> Task to complete: According to the text about privileged access, what do the scanner and inspector containers need the host PID namespace for?

> Reading text:
======

Why Privileged Access?

The scanner and inspector containers require elevated privileges because:

Host filesystem mount (/host): Needed to read container overlay filesystems (upperdir) where runtime-written files live
Host PID namespace: Required to inspect /proc/[pid]/exe for deleted binary detection and /proc/[pid]/fd for memfd scanning
Container runtime access: The inspector queries the container runtime (Docker/CRI-O) to map container IDs to overlay filesystem paths

No other containers in the pod require privileged access.

Data Flow

Scan Result Pipeline

Scanner detects a finding — ClamAV returns a positive verdict, or drift/memfd/deleted-binary detection triggers
Scanner marshals a protobuf — The ClamResult message includes pod name, namespace, image, container ID, and findings (signature name, file path, scan source)

======

> Recorded information:
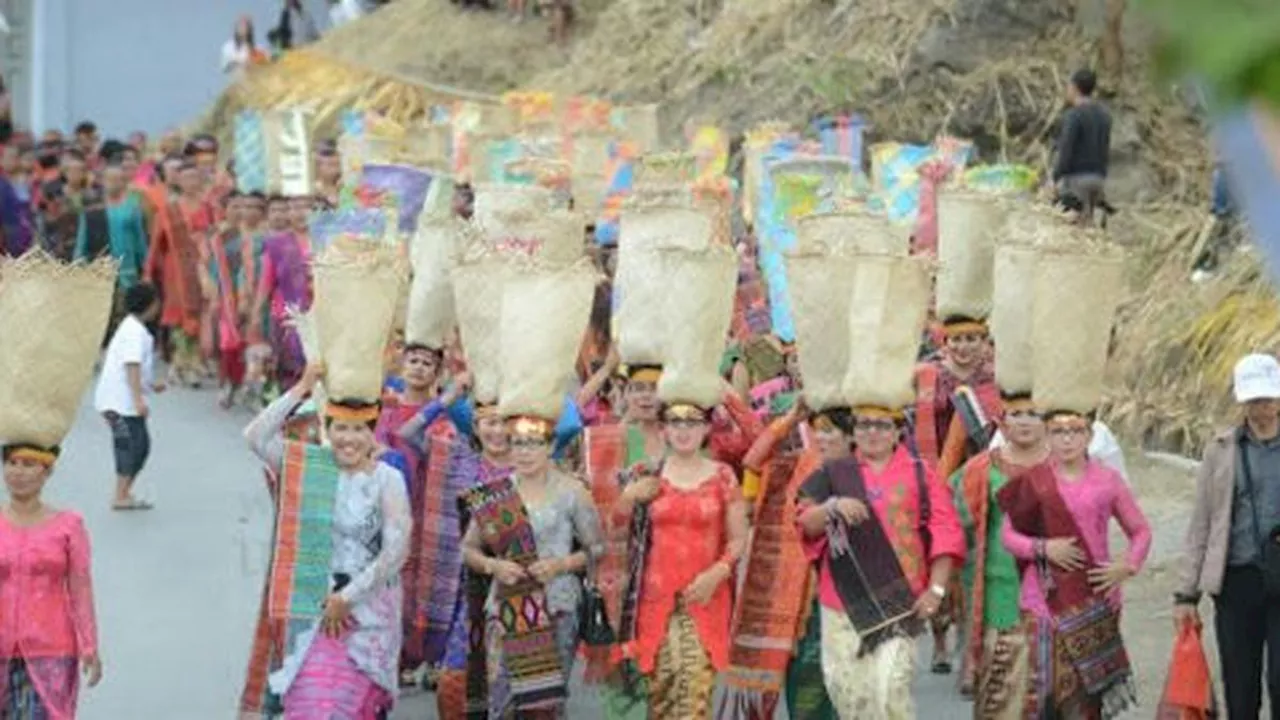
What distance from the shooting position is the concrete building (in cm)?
3772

======

> Exercise response: To inspect /proc/[pid]/exe for deleted binary detection and /proc/[pid]/fd for memfd scanning.